Ein zentrales Thema der Folge ist die Discovery-Phase – für Stevie Case die wichtigste Fähigkeit, die sowohl Founder als auch Sales-Teams beherrschen müssen. Es geht darum, echte Pain Points von Kunden zu identifizieren, sie zu quantifizieren und darauf aufbauend Vertrauen zu schaffen. Hierfür nutzt Vanta unter anderem das MedPIC-Framework, um systematisch herauszufinden, welche Probleme ein potenzieller Kunde tatsächlich hat und wie dringend diese gelöst werden müssen.

Stevie Case beschreibt auch, wie sich erste Signale eines potenziellen Käufers erkennen lassen und wie man in Gesprächen zwischen echtem Interesse und bloßer Neugier unterscheidet. Ergänzend dazu erklärt sie, was einen wirklich guten Case Study ausmacht – ein Werkzeug, das im späteren Sales-Prozess enorm hilft, um Vertrauen bei neuen Interessenten aufzubauen.

Der erste Sales Hire – und typische Fehler

Ein großer Teil des Gesprächs dreht sich um die Frage, wann und wie man die ersten Sales-Mitarbeitenden einstellt.

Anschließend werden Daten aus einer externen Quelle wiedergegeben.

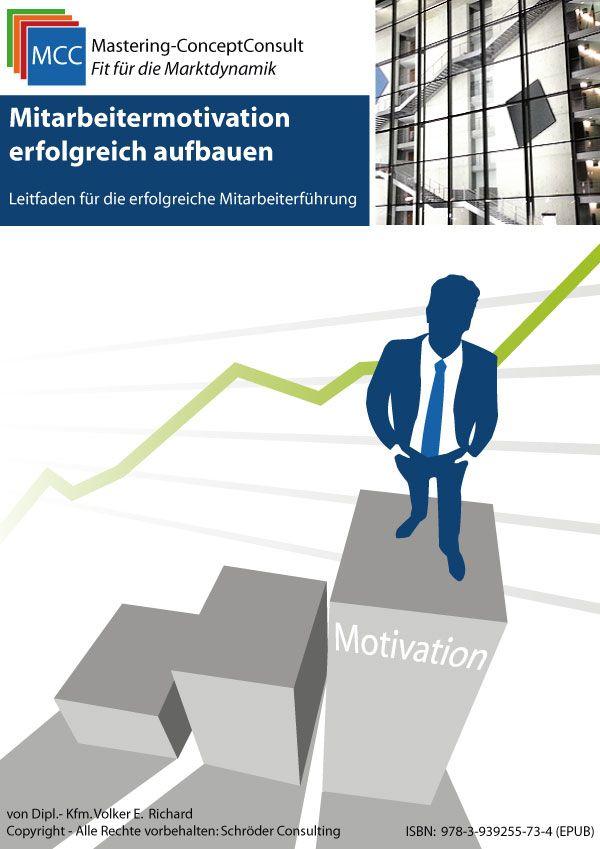 Das MCC Mitarbeitermotivation eBook liefert Ihnen anschaulich die praxisbewährten Methoden für eine dauerhafte, erfolgreiche Mitarbeitermotivation.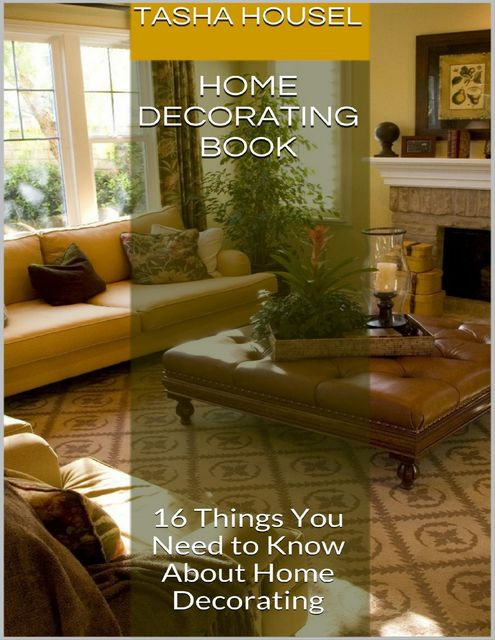 Home Decorating Book: 16 Things You Need to Know About Home Decorating, Tasha Housel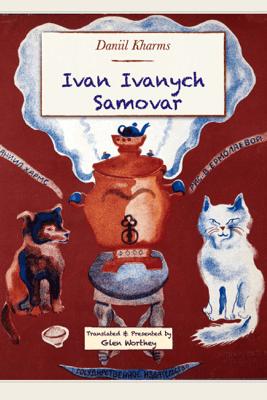 Ivan Ivanych Samovar - Daniil Kharms & Vera Ermolaeva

Stevie Case warnt vor häufigen Fehlern beim Hiring, etwa falschen Erwartungen an die Erfahrung neuer Mitarbeitender oder unpassenden Incentive-Strukturen. Gerade bei den ersten Hires sei es entscheidend, dass Anreize klar auf wiederholbares Verhalten ausgerichtet sind – nicht nur auf kurzfristige Abschlüsse.

Sie geht außerdem auf das Konzept des „Mutual Sales Plan“ ein, wie es bei Vanta eingesetzt wird: ein gemeinsam mit dem Kunden erarbeiteter Plan, der Meilensteine und Verantwortlichkeiten auf beiden Seiten festhält. Das schafft nicht nur Klarheit im Sales-Prozess, sondern hilft auch dabei, Deals mit zu kleinem Budget frühzeitig zu erkennen und entsprechend zu behandeln oder im Follow-up strategisch weiterzuverfolgen.

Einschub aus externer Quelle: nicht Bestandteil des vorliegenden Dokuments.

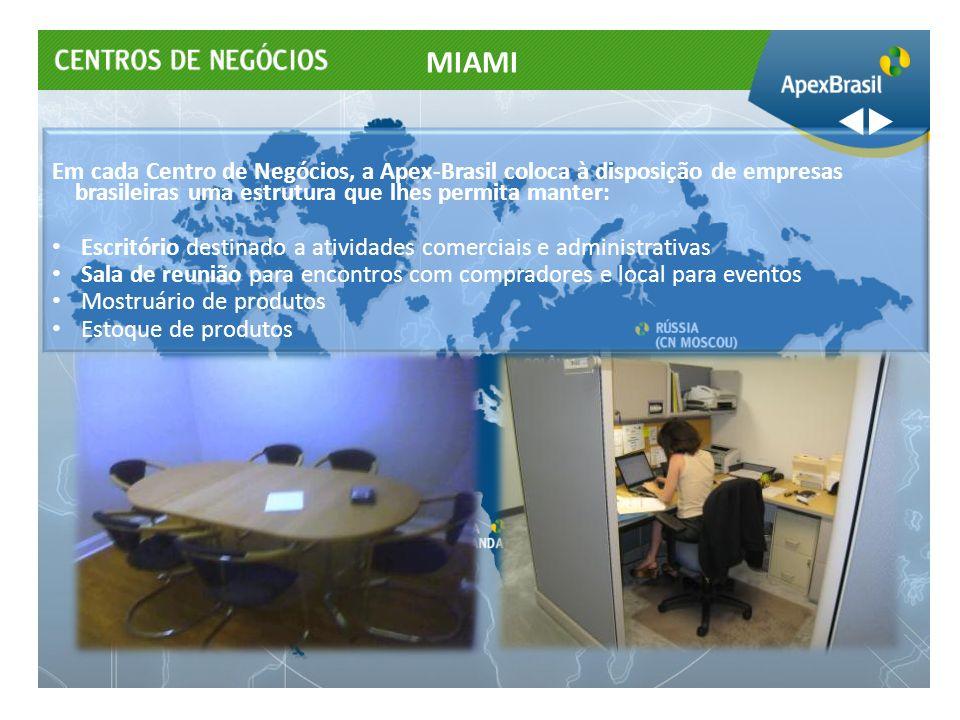 MIAMI Em cada Centro de Negócios, a Apex-Brasil coloca à disposição de empresas brasileiras uma estrutura que lhes permita manter:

Was eine „Predictable Revenue Engine“ wirklich ausmacht

Ein zentrales Learning der Folge: Eine vorhersehbare Revenue-Engine entsteht nicht durch Zufall, sondern durch bewusst definierte, wiederholbare Metriken. Stevie Case erläutert, welche Kennzahlen Founder zuerst im Blick behalten sollten und wie sich eine Ramp-up-Periode für neue Sales-Mitarbeitende sinnvoll definieren lässt – ein Aspekt, der häufig unterschätzt wird, aber enorm wichtig für realistische Erwartungen an neue Teammitglieder ist.

Sie thematisiert außerdem, ab welchem Zeitpunkt eine Revenue-Engine überhaupt relevant wird und wie man Overkill vermeidet – also zu früh zu viel Prozess, zu viele Tools oder zu viel Struktur einzuführen, bevor das Fundament wirklich trägt.

Kurzfristige Wins vs. langfristige Skalierbarkeit

Ein wiederkehrendes Spannungsfeld im Gespräch ist die Balance zwischen kurzfristigen Erfolgen und langfristiger Skalierbarkeit. Stevie Case macht deutlich, dass Founder lernen müssen, klare Grenzen zu setzen, statt zu versuchen, jeden einzelnen Kundenwunsch sofort zu erfüllen. Nur wer bewusst Prioritäten setzt, kann eine Organisation aufbauen, die auch bei signifikantem Wachstum stabil bleibt.

Zum Abschluss gibt Stevie Case noch einen Blick hinter die Kulissen von Vanta und teilt ihren finalen Rat für alle, die gerade dabei sind, ihre eigene Revenue-Engine aufzubauen: Fokus, Wiederholbarkeit und die Bereitschaft, Prozesse kontinuierlich zu verfeinern, statt nach schnellen Abkürzungen zu suchen.